YOUR GOAL
Give the stretch of the items below from the line containing "this 480×319 image." through the line containing "rusty corrugated roof [6, 106, 183, 199]" again, with "incomplete" replaced by "partial" and everything else unchanged. Return only those lines.

ENTRIES SUPPLIED
::::::::

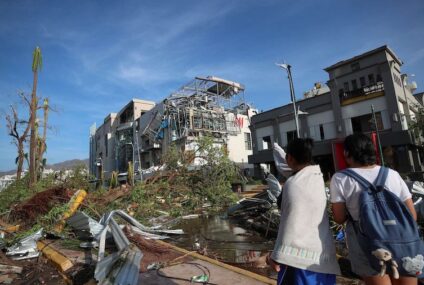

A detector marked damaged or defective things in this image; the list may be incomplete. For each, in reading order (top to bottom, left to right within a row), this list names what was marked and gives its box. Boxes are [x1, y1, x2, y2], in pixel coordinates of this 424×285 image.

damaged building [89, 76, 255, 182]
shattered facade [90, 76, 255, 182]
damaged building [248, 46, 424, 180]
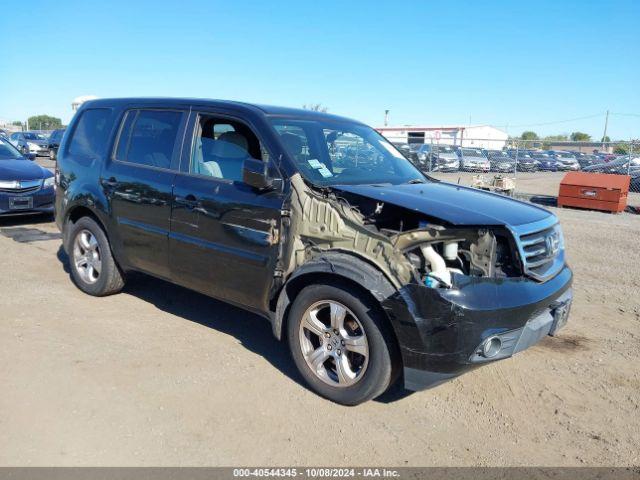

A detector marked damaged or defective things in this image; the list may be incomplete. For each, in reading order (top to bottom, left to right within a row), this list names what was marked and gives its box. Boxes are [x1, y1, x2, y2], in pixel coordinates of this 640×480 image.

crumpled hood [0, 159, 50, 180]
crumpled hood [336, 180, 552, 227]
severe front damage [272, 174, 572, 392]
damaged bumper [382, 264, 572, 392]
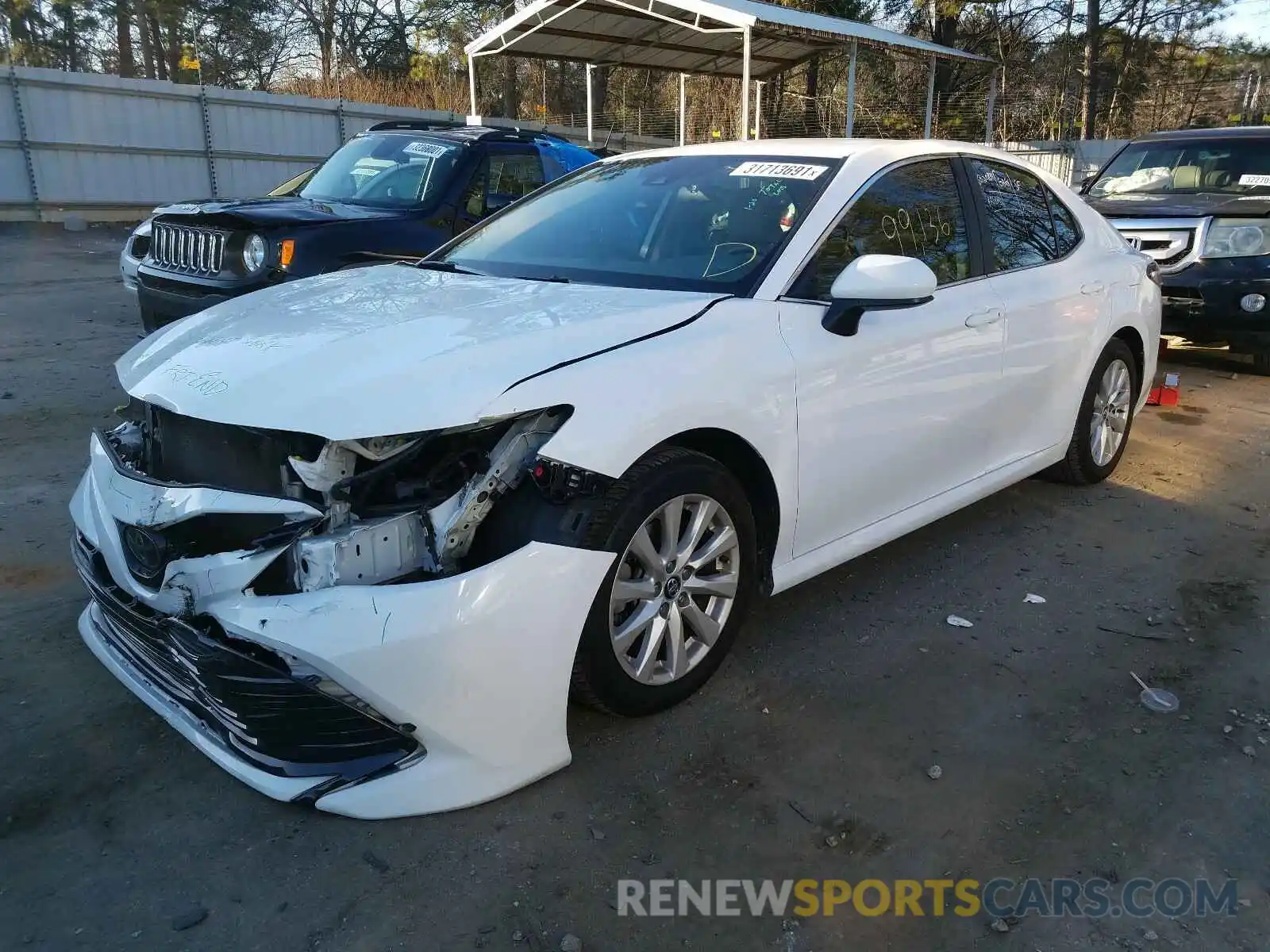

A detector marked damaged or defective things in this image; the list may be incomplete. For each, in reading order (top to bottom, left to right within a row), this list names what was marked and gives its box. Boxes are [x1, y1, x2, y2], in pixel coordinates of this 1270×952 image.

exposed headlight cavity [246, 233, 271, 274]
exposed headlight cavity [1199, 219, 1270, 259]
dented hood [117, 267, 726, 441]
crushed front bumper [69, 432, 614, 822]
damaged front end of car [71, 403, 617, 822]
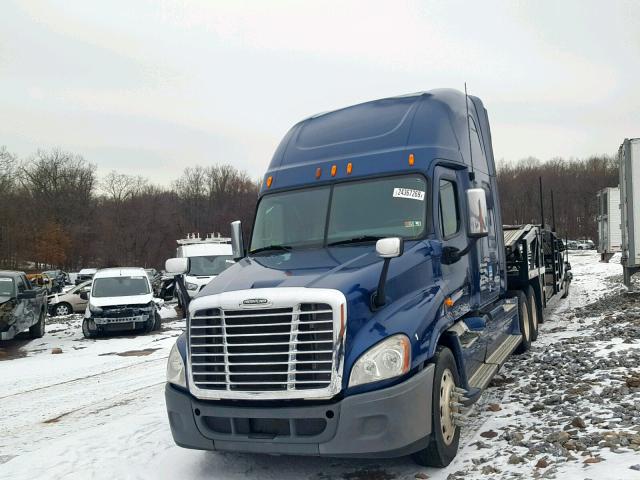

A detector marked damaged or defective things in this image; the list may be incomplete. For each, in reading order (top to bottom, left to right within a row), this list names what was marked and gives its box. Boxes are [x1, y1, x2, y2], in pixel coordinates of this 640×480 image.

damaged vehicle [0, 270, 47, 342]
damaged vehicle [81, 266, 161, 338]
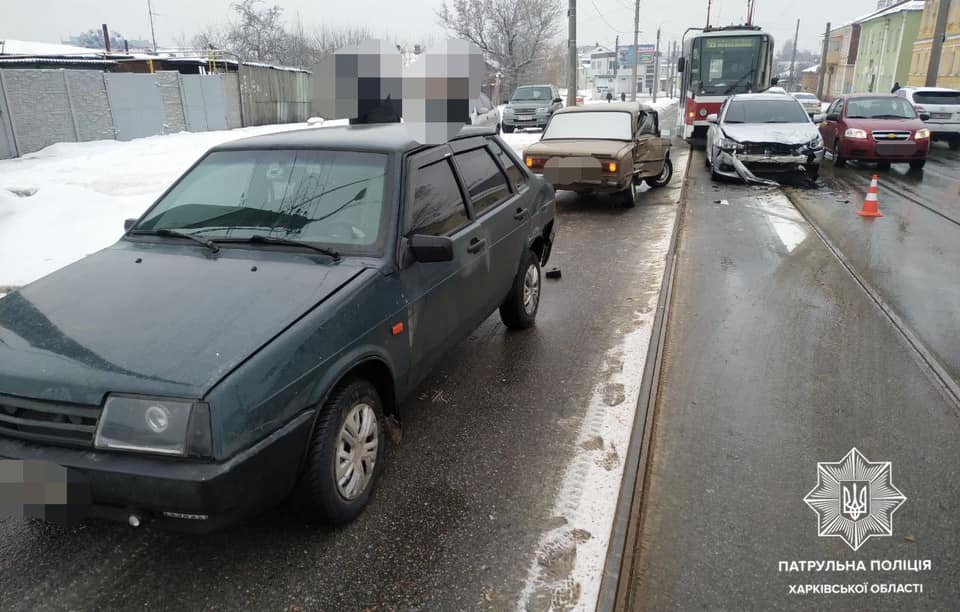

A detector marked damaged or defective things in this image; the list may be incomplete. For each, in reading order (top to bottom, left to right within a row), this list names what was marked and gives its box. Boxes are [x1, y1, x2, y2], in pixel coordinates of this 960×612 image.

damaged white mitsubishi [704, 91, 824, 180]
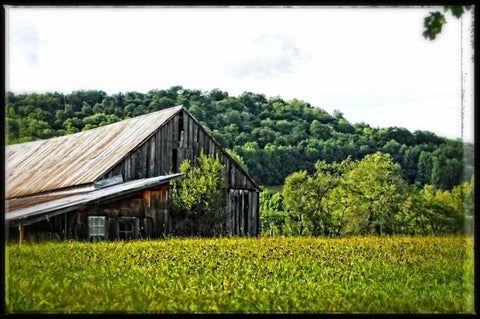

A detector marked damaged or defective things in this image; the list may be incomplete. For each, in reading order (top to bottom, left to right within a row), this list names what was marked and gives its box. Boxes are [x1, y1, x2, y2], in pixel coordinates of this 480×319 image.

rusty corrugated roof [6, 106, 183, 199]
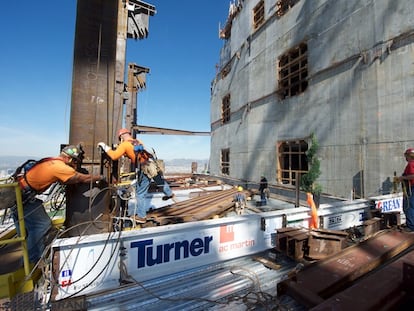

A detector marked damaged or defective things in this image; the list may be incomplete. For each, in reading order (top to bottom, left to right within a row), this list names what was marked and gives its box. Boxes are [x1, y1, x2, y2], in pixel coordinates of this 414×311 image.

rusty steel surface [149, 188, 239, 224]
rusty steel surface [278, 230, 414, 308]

::::::::

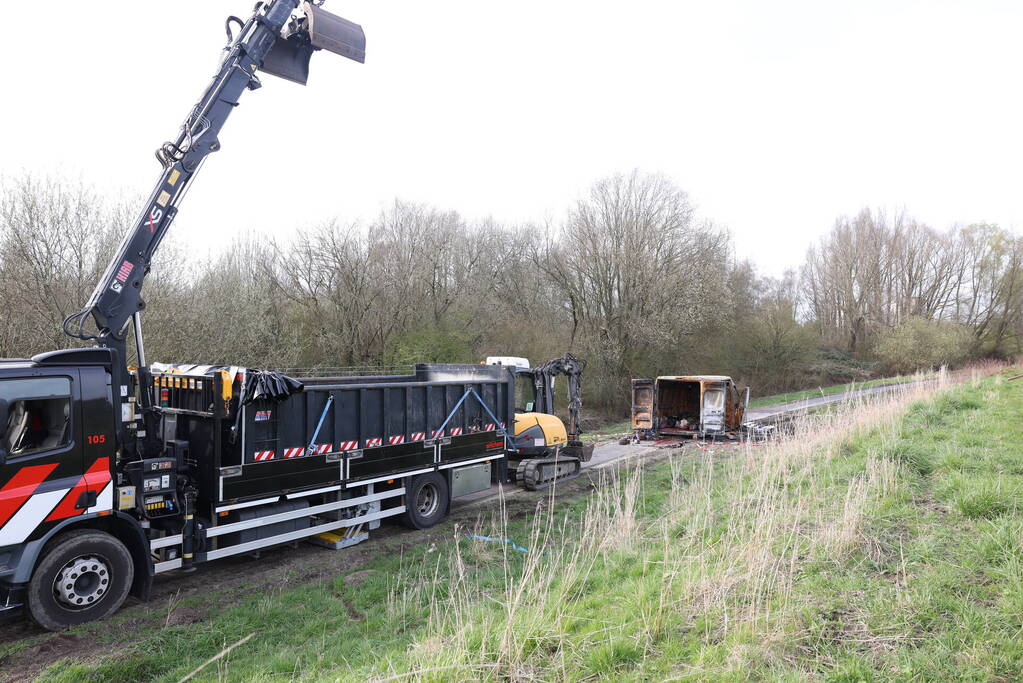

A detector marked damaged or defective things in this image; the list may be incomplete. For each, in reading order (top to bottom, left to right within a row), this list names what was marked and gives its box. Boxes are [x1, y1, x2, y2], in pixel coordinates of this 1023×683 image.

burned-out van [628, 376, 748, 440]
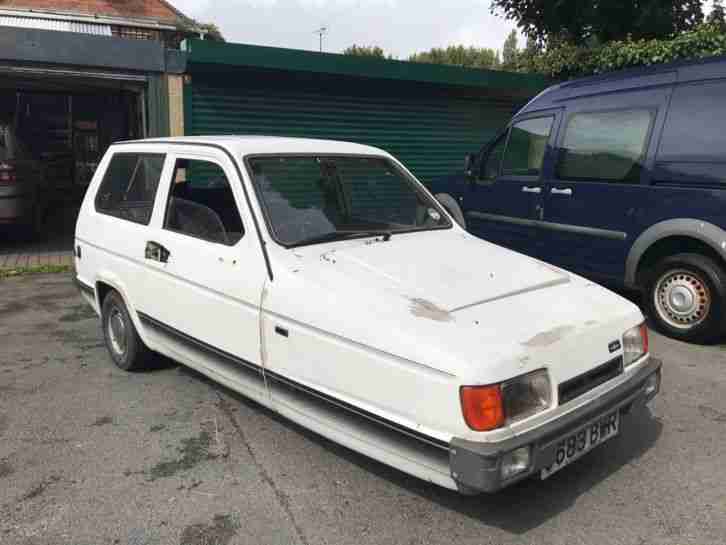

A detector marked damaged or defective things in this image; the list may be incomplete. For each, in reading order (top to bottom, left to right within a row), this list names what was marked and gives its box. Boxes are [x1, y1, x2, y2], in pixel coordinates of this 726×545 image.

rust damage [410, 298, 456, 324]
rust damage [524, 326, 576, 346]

::::::::

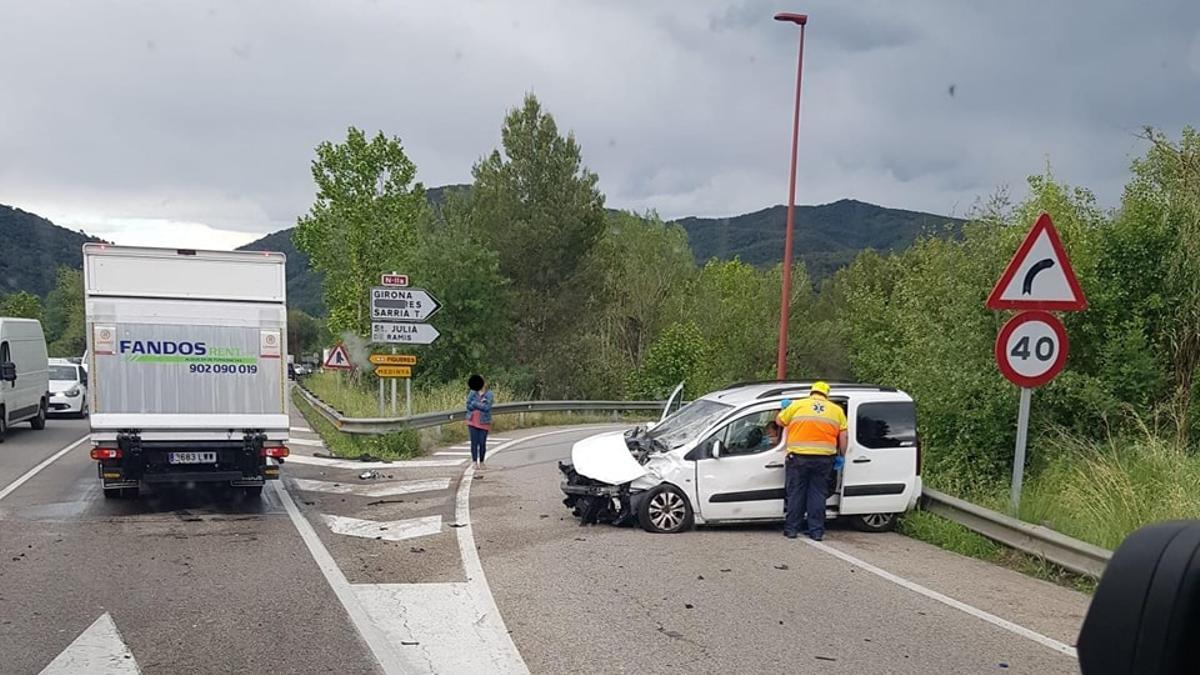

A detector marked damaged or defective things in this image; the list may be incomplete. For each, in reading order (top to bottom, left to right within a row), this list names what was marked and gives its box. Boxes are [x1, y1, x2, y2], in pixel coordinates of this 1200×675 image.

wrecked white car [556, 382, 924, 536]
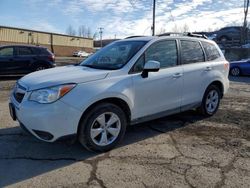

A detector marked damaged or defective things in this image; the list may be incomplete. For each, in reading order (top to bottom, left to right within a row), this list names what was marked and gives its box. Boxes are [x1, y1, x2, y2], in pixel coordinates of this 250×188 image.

::::::::

WRITTEN ANSWER
A detector marked damaged or defective things in this image; the list may be partial. For each, in reading order (top to bottom, left to right within a row), this list names what was marked and gives its box. Boxes are [x1, y1, x2, y2], in pixel coordinates of this 480×319 image.

rusty corrugated roof [6, 106, 183, 199]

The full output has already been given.